— Exercise directions —
Lay out the items below as a numbered list, leaving out any blank lines.

# start of Supplied data

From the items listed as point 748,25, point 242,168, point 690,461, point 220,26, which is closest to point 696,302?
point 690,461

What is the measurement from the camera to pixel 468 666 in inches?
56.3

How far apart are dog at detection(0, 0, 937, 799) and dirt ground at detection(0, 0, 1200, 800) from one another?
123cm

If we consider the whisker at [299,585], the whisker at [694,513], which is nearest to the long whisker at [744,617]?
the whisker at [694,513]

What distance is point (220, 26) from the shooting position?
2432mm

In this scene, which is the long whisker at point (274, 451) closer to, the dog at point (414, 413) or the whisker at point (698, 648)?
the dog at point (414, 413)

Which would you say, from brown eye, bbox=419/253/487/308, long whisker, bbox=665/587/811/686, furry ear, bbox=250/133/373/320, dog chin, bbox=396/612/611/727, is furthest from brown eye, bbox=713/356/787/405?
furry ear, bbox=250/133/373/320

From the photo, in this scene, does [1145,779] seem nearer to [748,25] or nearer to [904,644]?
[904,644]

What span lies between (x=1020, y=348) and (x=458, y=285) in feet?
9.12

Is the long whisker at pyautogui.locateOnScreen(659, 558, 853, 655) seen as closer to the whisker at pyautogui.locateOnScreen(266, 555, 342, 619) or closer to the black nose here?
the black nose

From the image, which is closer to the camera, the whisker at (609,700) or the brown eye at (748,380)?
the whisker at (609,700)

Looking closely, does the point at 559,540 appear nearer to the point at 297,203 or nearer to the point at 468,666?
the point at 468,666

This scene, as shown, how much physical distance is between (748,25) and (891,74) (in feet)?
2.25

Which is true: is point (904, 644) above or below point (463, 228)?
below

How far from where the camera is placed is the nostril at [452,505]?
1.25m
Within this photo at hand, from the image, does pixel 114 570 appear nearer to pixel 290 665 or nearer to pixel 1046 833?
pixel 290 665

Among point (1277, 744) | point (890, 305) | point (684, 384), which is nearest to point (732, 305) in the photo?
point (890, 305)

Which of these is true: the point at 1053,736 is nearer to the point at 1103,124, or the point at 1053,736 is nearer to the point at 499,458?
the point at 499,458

# end of Supplied data

— Complete answer —
1. From the items listed as point 748,25, point 242,168, point 690,461, point 220,26, which is closest to point 696,302?
2. point 690,461
3. What is the measurement from the camera to pixel 468 666 in inches?
4. 56.3
5. How far apart are dog at detection(0, 0, 937, 799) and dirt ground at detection(0, 0, 1200, 800) from one another?
6. 123cm
7. If we consider the whisker at [299,585], the whisker at [694,513], which is nearest to the long whisker at [744,617]?
8. the whisker at [694,513]
9. What distance is point (220, 26) from the shooting position?
10. 2432mm
11. In this scene, which is the long whisker at point (274, 451) closer to, the dog at point (414, 413) or the whisker at point (698, 648)?
12. the dog at point (414, 413)
13. Which would you say, from brown eye, bbox=419/253/487/308, long whisker, bbox=665/587/811/686, furry ear, bbox=250/133/373/320, dog chin, bbox=396/612/611/727, is furthest from brown eye, bbox=713/356/787/405?
14. furry ear, bbox=250/133/373/320
15. From the photo, in this scene, does [1145,779] seem nearer to [748,25] or nearer to [904,644]?
16. [904,644]
17. What span lies between (x=1020, y=348) and (x=458, y=285) in feet?
18. 9.12
19. Is the long whisker at pyautogui.locateOnScreen(659, 558, 853, 655) seen as closer to the whisker at pyautogui.locateOnScreen(266, 555, 342, 619) or closer to the black nose here?
20. the black nose
21. From the image, which is closer to the camera, the whisker at (609,700) or the brown eye at (748,380)?
22. the whisker at (609,700)
23. Looking closely, does the point at 559,540 appear nearer to the point at 297,203 or nearer to the point at 468,666?
24. the point at 468,666
25. This scene, as shown, how much physical distance is between (748,25) and (891,74) (in feet)?
26. 2.25
27. Which is true: is point (904, 644) above or below point (463, 228)?
28. below
29. How far from where the camera is placed is the nostril at [452,505]?
30. 1.25m
31. Within this photo at hand, from the image, does pixel 114 570 appear nearer to pixel 290 665 or nearer to pixel 1046 833?
32. pixel 290 665
33. Among point (1277, 744) | point (890, 305) | point (684, 384), which is nearest to point (732, 305) in the photo?
34. point (890, 305)
35. Which of these is true: the point at 1053,736 is nearer to the point at 1103,124, or the point at 1053,736 is nearer to the point at 499,458?
36. the point at 499,458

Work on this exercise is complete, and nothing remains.